How is Stargardt disease treated?

You can manage Stargardt disease, but you can’t cure it.

There are clinical trials in place to find ways to treat this type of macular degeneration as well as other types. Researchers are testing metformin, currently used to treat diabetes, as a possible drug treatment to slow the progression of Stargardt disease. They hope that metformin will improve the health of certain cells, including retinal cells.

Other clinical trials are focused on gene replacement therapy, or giving you a correct version of the ABCA4 gene to replace the incorrect variant. However, ABCA4 is very large, so its size presents a problem.

Other research concerns ways to coax embryonic stem cells into becoming retinal pigment epithelium that could be used to restore vision.

How can I manage symptoms of Stargardt disease?

There are things you can do if you have Stargardt disease. You can:

• Stop smoking. Avoid being around second-hand smoke.
• Wear sunglasses to reduce your sensitivity to light. They will also help you avoid damage from the ultraviolet rays from the sun.
• Don’t try to increase your vitamin A intake by adding supplements. The levels you get from food and/or a multivitamin product are enough.
• Ask your healthcare provider about participating in a clinical trial.

How can I prevent Stargardt disease?

You can’t prevent Stargardt disease. It’s an inherited condition.

What can I expect if I have Stargardt disease?

If you have Stargardt disease, you can expect to lose central vision. You will probably keep your peripheral (side) vision.

How do I take care of myself with Stargardt disease?

You can take care of yourself in many ways by eating a healthy diet and getting enough exercise. Don’t smoke. Deal with stress as it comes. Keep your regular schedule of appointments with your healthcare providers.

When should I see my healthcare provider if I have Stargardt disease?

Your eye care specialists will want to see you on a regular basis. Make sure you keep those appointments. However, if you have any changes in vision or any type of pain, you should contact your provider right away.

What questions should I ask my healthcare provider if I have Stargardt disease?

Here are some questions you may want to ask your provider if you have Stargardt disease:

• Can you suggest a support group for me?
• Am I eligible to take part in a clinical trial?
• Should I speak to a genetic counselor?
• Can you suggest things that will help me cope with low vision?

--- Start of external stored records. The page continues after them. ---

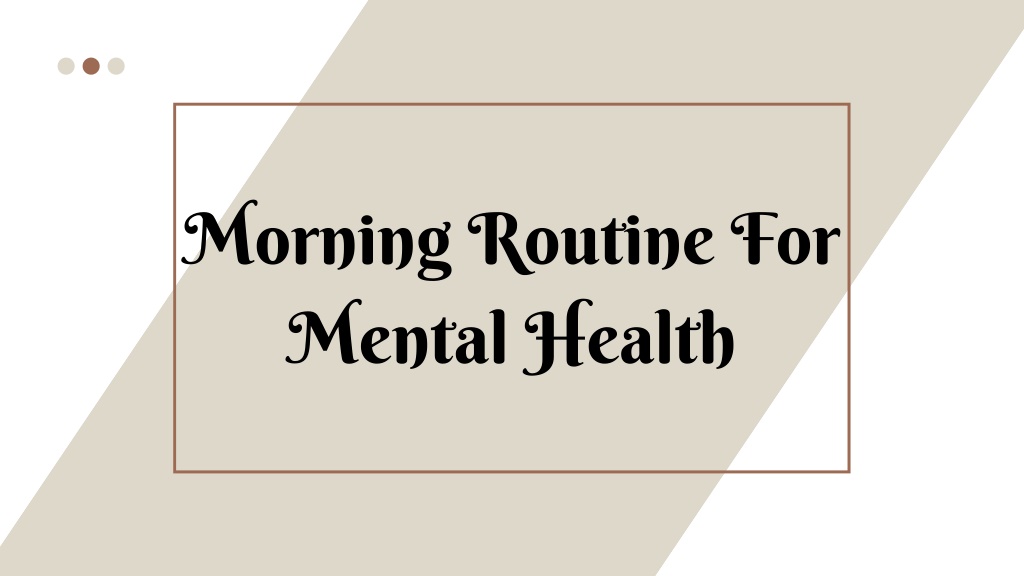 morning-routine-for-mental-health-establishing-routines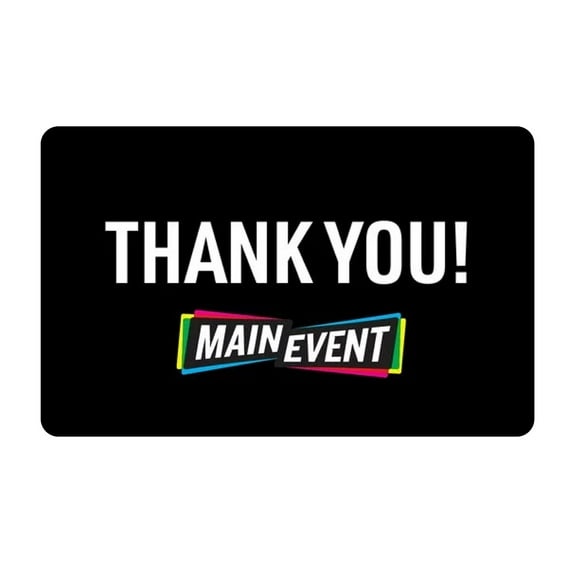 Main Event $10 Thank You eGift Card [Email Delivery]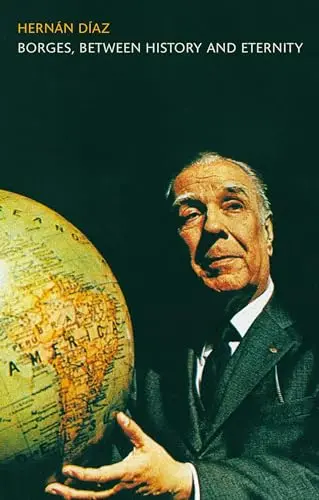 Cover of Borges, between History and Eternity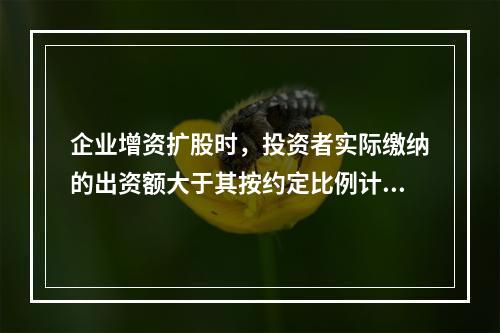 企业增资扩股时，投资者实际缴纳的出资额大于其按约定比例计算的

A note from Cleveland Clinic

Stargardt disease is the most common form of juvenile macular degeneration. Although it’s unlikely to cause complete blindness, the loss of central vision can make it difficult to do everyday tasks. You may find it helpful to use low vision aids. You may also benefit from participating in a clinical trial. Your eye care provider is your partner. They’ll be glad to help you in any way they can, so don’t hesitate to ask questions.